PlannerRFT: Reinforcing Diffusion Planners through Closed-Loop and Sample-Efficient Fine-Tuning¶

Conference: CVPR 2026
Paper: CVF Open Access
Code: Project Page https://opendrivelab.com/PlannerRFT
Area: Reinforcement Learning / Autonomous Driving / Diffusion Planners
Keywords: Diffusion Planner, Reinforcement Fine-Tuning, Guided Denoising, GRPO, Closed-Loop Simulation

TL;DR¶

PlannerRFT performs reinforcement fine-tuning for diffusion-based autonomous driving planners: it uses "policy-guided denoising" to transform modal-collapsed diffusion sampling into diverse and scene-adaptive trajectory groups, then applies a dual-branch closed-loop optimization with GRPO + PPO, supported by the self-developed 10× accelerated simulator nuMax, achieving SOTA closed-loop planning performance on nuPlan.

Background & Motivation¶

Background: Diffusion-based planners (e.g., Diffusion Planner, DiffusionDrive) can learn human-like, socially compatible driving trajectories from large-scale human demonstrations, making them a popular probabilistic paradigm in autonomous driving motion planning. Recent work has begun using Reinforcement Fine-Tuning (RFT) to perform reward-driven optimization on diffusion planners within a "generation-evaluation" closed loop to mitigate distribution shift and objective misalignment caused by pure Imitation Learning (IL).

● **SUPPLIED MATERIAL**
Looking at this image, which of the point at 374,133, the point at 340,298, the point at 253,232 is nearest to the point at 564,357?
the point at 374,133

● **TO-DO LIST**
**1.** According to the PlannerRFT summary, on which benchmark does the method achieve state-of-the-art closed-loop planning performance?
**2.** Pick up the PlannerRFT summary right after its last sentence and continue writing it.
The data above comes from a separate source and has no connection to the PlannerRFT summary.

● **TASK-BY-TASK OUTPUTS**
**1.** nuPlan.

**2.**
Limitations of Prior Work: The RFT paradigm of "actor generates candidate trajectories → simulation scoring → group-wise reinforcement update" depends almost entirely on the exploration capability of the generator, i.e., the distribution of candidate trajectories. However, vanilla diffusion planners suffer from modal collapse—different noise inputs converge to nearly identical trajectories after denoising. This lack of diversity in candidate groups fails to provide effective optimization signals for reinforcement fine-tuning.

Key Challenge: To alleviate collapse, anchor-based diffusion planners start from a "Gaussian distribution centered at anchors" rather than pure Gaussian noise. While this generates diverse and motion-consistent trajectories, these anchors are fixed and scene-independent. Some anchors produce scene-appropriate maneuvers, while others generate motions that conflict with the context, injecting noisy gradients and undermining the stability of reinforcement optimization. Thus, the challenge lies in the dual requirement for exploration: it must be both diverse (multi-modality) and scene-consistent/adaptive (adaptivity). Existing methods typically sacrifice one for the other.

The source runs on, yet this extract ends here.